:: What the exercise asks ::
"body_size: 280" appears in one line; retype that line and all lines following it through the end of the records, with nothing left out or added.

----

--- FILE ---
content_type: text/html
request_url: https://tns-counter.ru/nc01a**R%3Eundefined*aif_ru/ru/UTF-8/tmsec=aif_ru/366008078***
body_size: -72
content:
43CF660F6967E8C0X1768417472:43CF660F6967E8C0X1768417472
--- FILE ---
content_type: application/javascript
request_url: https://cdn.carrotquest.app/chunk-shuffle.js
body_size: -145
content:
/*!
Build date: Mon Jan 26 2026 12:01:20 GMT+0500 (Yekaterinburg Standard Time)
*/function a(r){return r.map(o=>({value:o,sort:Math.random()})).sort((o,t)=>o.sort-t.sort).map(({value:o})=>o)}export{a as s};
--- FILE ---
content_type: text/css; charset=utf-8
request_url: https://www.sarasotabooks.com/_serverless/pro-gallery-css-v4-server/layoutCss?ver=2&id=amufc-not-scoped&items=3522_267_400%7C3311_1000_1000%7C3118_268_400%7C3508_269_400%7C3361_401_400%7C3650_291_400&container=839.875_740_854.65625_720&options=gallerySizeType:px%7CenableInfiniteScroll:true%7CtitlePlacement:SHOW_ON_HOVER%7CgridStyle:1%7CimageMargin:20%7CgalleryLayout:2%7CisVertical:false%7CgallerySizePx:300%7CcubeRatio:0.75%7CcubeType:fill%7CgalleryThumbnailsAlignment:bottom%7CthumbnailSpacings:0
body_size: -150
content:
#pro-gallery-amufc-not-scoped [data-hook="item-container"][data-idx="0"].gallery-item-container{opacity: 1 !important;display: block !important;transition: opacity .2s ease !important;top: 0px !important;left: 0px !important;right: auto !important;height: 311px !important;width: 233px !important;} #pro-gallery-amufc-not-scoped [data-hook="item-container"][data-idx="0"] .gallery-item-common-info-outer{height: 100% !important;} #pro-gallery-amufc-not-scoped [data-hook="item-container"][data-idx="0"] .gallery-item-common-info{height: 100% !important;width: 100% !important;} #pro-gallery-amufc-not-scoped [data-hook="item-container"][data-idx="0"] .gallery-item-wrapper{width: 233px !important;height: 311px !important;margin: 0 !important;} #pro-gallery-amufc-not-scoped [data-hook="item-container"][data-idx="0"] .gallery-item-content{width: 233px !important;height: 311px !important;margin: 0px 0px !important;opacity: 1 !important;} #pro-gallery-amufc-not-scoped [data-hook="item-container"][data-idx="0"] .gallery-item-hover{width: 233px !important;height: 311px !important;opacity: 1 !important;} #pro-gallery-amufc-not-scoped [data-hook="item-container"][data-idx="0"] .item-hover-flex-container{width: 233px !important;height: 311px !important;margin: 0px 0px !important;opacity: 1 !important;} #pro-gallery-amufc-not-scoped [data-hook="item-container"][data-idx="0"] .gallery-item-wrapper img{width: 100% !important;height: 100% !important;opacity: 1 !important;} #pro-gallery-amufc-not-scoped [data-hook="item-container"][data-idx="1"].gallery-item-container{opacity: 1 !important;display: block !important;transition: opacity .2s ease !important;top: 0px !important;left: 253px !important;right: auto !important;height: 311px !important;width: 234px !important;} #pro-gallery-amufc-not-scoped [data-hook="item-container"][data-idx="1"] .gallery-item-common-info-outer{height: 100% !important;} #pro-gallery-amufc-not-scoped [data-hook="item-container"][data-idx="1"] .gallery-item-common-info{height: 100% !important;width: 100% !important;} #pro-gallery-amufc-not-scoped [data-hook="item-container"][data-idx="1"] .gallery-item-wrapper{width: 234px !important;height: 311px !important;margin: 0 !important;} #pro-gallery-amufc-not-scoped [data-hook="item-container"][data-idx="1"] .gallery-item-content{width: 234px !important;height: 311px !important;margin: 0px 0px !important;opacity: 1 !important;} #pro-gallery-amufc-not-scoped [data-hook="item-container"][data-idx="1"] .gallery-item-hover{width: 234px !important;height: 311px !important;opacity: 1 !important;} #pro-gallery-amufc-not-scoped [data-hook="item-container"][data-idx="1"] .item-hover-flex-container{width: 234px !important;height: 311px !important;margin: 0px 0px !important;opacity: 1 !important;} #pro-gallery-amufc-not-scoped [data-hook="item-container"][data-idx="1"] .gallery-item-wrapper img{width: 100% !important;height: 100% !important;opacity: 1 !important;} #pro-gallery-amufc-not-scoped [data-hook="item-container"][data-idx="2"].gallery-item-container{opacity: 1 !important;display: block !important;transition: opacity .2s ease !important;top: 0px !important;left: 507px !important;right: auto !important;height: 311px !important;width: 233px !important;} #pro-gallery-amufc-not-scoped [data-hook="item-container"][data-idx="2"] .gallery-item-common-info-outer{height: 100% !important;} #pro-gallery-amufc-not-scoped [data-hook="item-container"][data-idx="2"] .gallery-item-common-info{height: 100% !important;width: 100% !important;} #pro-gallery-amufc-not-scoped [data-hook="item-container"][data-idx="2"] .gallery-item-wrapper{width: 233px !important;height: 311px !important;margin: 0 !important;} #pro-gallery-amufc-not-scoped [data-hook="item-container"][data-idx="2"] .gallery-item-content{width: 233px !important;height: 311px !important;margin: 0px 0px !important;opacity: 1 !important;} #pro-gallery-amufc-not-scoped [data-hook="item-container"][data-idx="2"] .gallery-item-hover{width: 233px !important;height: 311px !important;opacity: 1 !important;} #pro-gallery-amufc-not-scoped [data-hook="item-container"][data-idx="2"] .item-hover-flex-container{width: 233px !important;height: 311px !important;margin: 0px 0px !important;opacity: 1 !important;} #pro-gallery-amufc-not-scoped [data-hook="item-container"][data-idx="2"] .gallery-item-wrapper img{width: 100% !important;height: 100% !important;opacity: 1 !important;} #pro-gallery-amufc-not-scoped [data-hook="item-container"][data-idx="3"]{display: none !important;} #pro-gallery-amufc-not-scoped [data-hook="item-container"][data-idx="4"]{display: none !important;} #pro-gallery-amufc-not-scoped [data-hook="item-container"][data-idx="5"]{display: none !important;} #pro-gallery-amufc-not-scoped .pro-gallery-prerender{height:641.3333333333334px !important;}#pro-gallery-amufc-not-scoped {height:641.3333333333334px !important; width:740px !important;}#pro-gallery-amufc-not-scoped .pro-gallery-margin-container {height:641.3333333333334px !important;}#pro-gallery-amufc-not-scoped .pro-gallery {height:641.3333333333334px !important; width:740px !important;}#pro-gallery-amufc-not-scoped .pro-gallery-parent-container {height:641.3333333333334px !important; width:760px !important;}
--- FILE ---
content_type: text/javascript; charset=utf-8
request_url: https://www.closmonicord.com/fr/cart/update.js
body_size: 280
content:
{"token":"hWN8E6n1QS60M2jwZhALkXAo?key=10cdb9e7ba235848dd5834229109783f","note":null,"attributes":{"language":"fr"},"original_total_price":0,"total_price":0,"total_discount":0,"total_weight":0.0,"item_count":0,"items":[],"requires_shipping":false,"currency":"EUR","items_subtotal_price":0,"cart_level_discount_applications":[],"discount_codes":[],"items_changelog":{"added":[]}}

----

:: Reply to the task ::
body_size: 280
content:
{"token":"hWN8E6n1QS60M2jwZhALkXAo?key=10cdb9e7ba235848dd5834229109783f","note":null,"attributes":{"language":"fr"},"original_total_price":0,"total_price":0,"total_discount":0,"total_weight":0.0,"item_count":0,"items":[],"requires_shipping":false,"currency":"EUR","items_subtotal_price":0,"cart_level_discount_applications":[],"discount_codes":[],"items_changelog":{"added":[]}}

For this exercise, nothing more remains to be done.